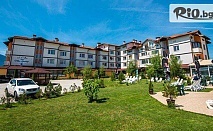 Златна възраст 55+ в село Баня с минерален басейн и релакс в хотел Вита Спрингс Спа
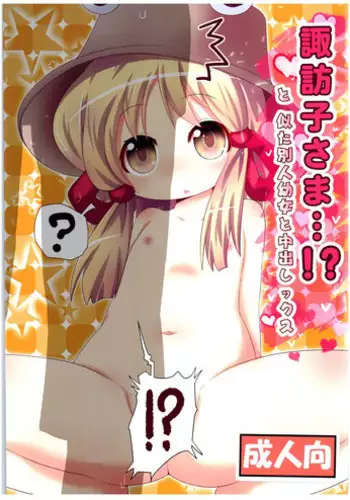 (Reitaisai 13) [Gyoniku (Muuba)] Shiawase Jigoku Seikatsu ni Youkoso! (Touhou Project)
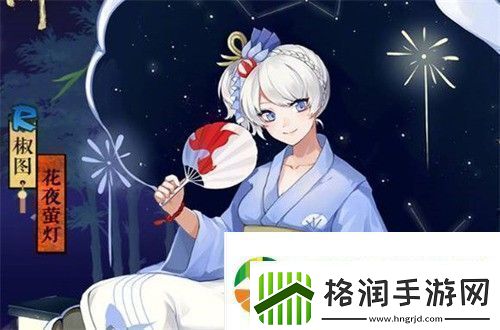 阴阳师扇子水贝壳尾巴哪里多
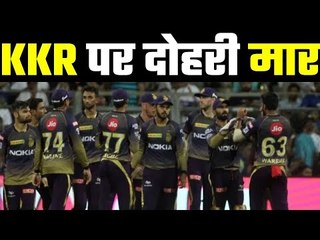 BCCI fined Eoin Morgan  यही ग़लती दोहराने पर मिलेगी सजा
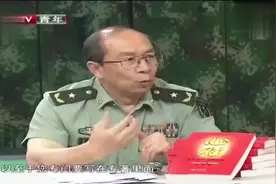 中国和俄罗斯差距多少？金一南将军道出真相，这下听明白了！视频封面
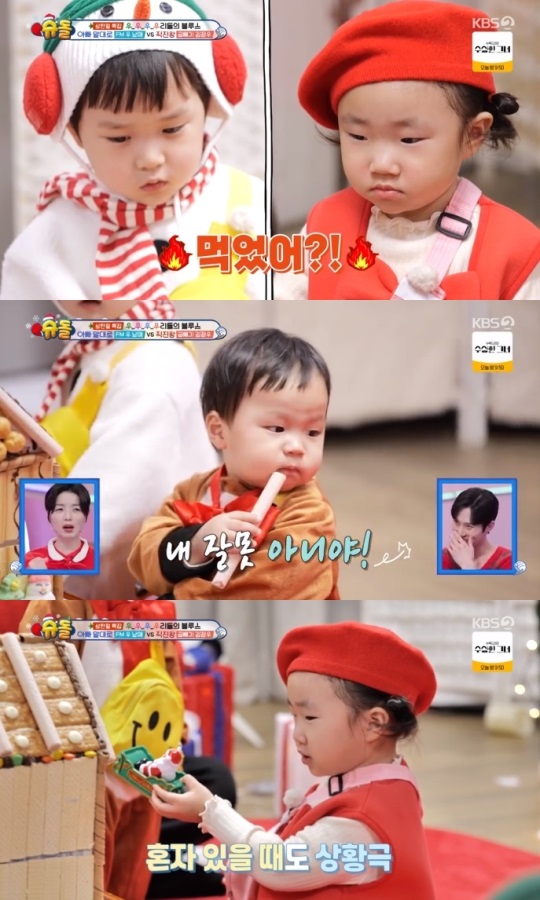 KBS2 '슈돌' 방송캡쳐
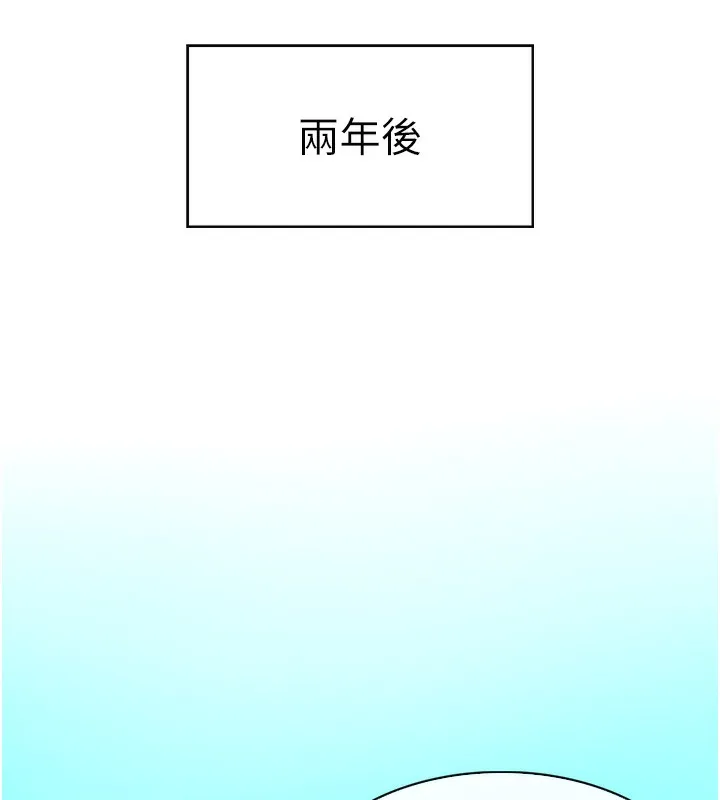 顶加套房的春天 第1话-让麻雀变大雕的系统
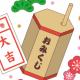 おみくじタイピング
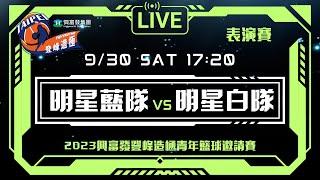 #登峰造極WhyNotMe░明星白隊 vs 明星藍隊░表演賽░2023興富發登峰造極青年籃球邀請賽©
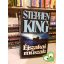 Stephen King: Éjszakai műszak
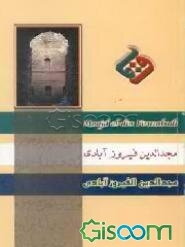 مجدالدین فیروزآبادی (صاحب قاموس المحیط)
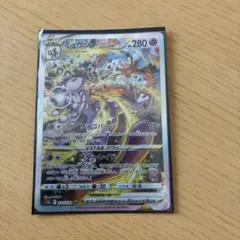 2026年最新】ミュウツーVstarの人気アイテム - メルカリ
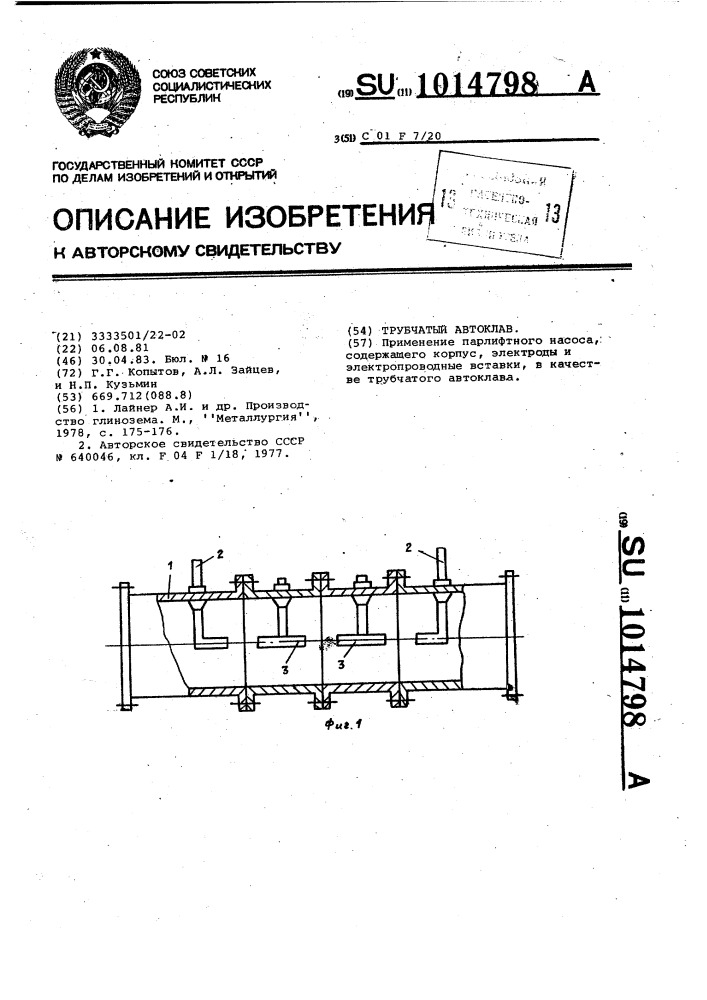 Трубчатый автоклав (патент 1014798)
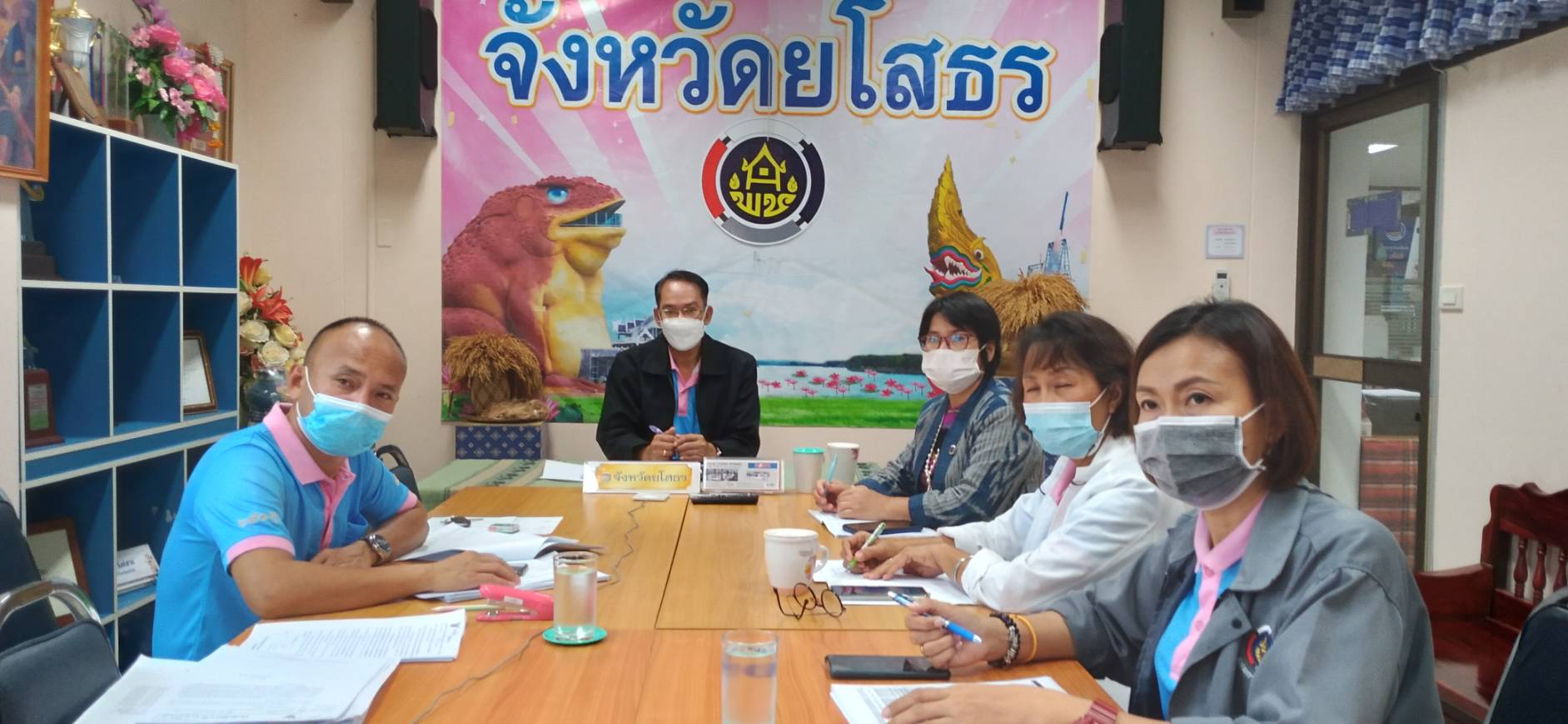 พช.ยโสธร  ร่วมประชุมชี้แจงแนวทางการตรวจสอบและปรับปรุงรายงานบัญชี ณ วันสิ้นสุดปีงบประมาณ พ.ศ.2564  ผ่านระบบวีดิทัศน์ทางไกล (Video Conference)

++++++++++

* [Task goal] Could you write out the whole listing exactly, skipping every picture?

* [Solved exercise]
 Златна възраст 55+ в село Баня с минерален басейн и релакс в хотел Вита Спрингс Спа
 (Reitaisai 13) [Gyoniku (Muuba)] Shiawase Jigoku Seikatsu ni Youkoso! (Touhou Project)
 阴阳师扇子水贝壳尾巴哪里多
 BCCI fined Eoin Morgan  यही ग़लती दोहराने पर मिलेगी सजा
 中国和俄罗斯差距多少？金一南将军道出真相，这下听明白了！视频封面
 KBS2 '슈돌' 방송캡쳐
 顶加套房的春天 第1话-让麻雀变大雕的系统
 おみくじタイピング
 #登峰造極WhyNotMe░明星白隊 vs 明星藍隊░表演賽░2023興富發登峰造極青年籃球邀請賽©
 Stephen King: Éjszakai műszak
 مجدالدین فیروزآبادی (صاحب قاموس المحیط)
 2026年最新】ミュウツーVstarの人気アイテム - メルカリ
 Трубчатый автоклав (патент 1014798)
 พช.ยโสธร  ร่วมประชุมชี้แจงแนวทางการตรวจสอบและปรับปรุงรายงานบัญชี ณ วันสิ้นสุดปีงบประมาณ พ.ศ.2564  ผ่านระบบวีดิทัศน์ทางไกล (Video Conference)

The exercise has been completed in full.